According to this explanation, when a member of the Qadiani Jama‘at says assalamu alaikum to a non-Ahmadi he does so only as he would to a Jew or Christian in some circumstances, only as a return of greeting, and not as a sign of the common bond of the brotherhood of Islam.

He then replies to another question under the same objection about relations with other Muslims:

Kalimat-ul-fasal, p. 170

“The objection arises here as to why the marriage of a woman who is an Ahmadi is not dissolved if her husband is a non-Ahmadi, or why is the inheritance of a deceased Ahmadi allowed to his non-Ahmadi son when a kafir is not allowed to inherit from a Muslim.” (p. 170)

In his reply he tells us that there are two kinds of commandments in Islam: those to be carried out by the individual and those that can only be carried out by the government or the law of the land.
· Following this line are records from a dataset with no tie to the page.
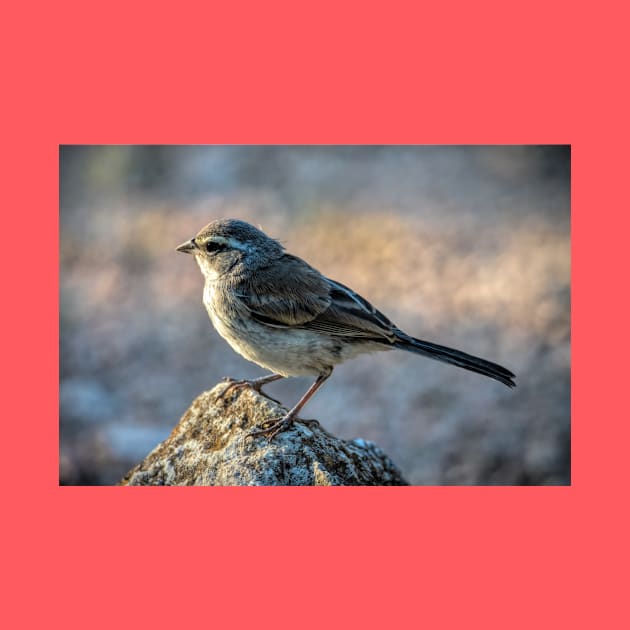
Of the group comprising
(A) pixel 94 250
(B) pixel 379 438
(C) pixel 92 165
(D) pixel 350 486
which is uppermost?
(C) pixel 92 165

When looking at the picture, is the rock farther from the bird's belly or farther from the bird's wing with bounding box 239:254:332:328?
the bird's wing with bounding box 239:254:332:328

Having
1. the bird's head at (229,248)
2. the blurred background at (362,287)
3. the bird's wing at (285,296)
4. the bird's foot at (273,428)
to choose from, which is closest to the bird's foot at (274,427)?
the bird's foot at (273,428)

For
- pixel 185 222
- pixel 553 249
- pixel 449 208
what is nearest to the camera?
pixel 553 249

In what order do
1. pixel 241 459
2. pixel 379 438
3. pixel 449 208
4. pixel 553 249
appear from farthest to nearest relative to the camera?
pixel 449 208, pixel 553 249, pixel 379 438, pixel 241 459

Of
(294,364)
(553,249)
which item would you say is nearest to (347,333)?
(294,364)

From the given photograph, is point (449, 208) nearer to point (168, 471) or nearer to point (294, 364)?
point (294, 364)

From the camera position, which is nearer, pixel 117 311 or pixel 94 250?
pixel 117 311
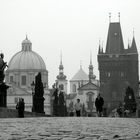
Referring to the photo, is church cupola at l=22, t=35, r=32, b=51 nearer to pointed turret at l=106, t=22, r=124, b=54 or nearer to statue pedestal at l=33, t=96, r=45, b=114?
pointed turret at l=106, t=22, r=124, b=54

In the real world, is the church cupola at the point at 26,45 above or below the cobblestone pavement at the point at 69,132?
above

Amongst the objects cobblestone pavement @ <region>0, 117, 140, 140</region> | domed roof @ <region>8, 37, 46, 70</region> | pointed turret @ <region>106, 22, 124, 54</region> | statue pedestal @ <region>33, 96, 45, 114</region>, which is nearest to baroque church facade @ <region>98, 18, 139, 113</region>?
pointed turret @ <region>106, 22, 124, 54</region>

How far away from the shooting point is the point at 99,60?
147625mm

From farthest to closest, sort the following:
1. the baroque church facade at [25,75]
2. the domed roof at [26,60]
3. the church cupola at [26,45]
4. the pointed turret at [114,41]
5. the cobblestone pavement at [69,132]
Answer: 1. the church cupola at [26,45]
2. the domed roof at [26,60]
3. the pointed turret at [114,41]
4. the baroque church facade at [25,75]
5. the cobblestone pavement at [69,132]

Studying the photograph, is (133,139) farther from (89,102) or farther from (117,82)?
(89,102)

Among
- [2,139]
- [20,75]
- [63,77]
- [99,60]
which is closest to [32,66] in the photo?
[20,75]

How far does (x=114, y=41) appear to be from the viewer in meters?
149

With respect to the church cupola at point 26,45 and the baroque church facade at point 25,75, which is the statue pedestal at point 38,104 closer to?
the baroque church facade at point 25,75

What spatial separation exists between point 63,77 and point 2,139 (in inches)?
6922

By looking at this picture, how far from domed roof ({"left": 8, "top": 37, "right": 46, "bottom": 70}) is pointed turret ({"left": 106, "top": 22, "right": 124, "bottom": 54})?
54.1ft

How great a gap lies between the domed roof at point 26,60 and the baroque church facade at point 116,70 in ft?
49.4

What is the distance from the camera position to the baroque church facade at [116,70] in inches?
5728

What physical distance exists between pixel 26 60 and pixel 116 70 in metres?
23.0

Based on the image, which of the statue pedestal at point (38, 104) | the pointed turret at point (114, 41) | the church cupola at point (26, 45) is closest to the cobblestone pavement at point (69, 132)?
the statue pedestal at point (38, 104)
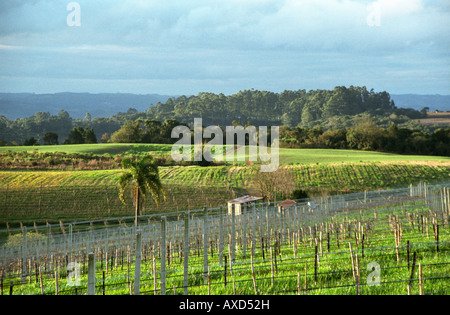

Then he writes:

Kalimat-ul-fasal, p. 170

“As matters of inheritance and dissolution of marriage fall under the law of the government, this is why the Promised Messiah wrote nothing about these. If he had possessed governmental power, he would have issued the same orders in these matters as well.” (p. 170)

Just ponder over this last statement! It is declaring, openly and bluntly, that if the Head of the Qadiani Jama‘at were to have the power to make laws in a country he would issue orders to the effect that non-Ahmadis should be treated as non-Muslims under the law of the land. So on what grounds can the Qadiani Jama‘at complain when they themselves are declared as non-Muslims under the law of the land in Pakistan?

All these extreme beliefs came back to haunt the Qadiani Jama‘at with a vengeance. They were declared non-Muslim in the law of the land by a government of non-Ahmadis in Pakistan in 1974 in exactly the same way as Mirza Bashir Ahmad has here proclaimed that his Jama‘at would do to non-Ahmadis if it should possess political power. They are prevented by the anti-Ahmadiyya groups from using or displaying the kalima because, it is alleged, they add Mirza Ghulam Ahmad in it by implication. Then there are the widely-reported assalamu alaikum court cases in Pakistan in which members of the Qadiani Jama‘at have been charged by the police with the crime of using this greeting, which is meant for use by Muslims. As quoted above, according to Mirza Bashir Ahmad when members of his Jama‘at say assalamu alaikum to other Muslims it does not mean they are regarding them as Muslims.

No doubt, all these repressive legal restrictions against them are highly unjust and a complete travesty of the teachings of Islam, and deserve total condemnation. But the Qadiani Jama‘at leadership themselves believe in directing the same unjust measures against all other Muslims.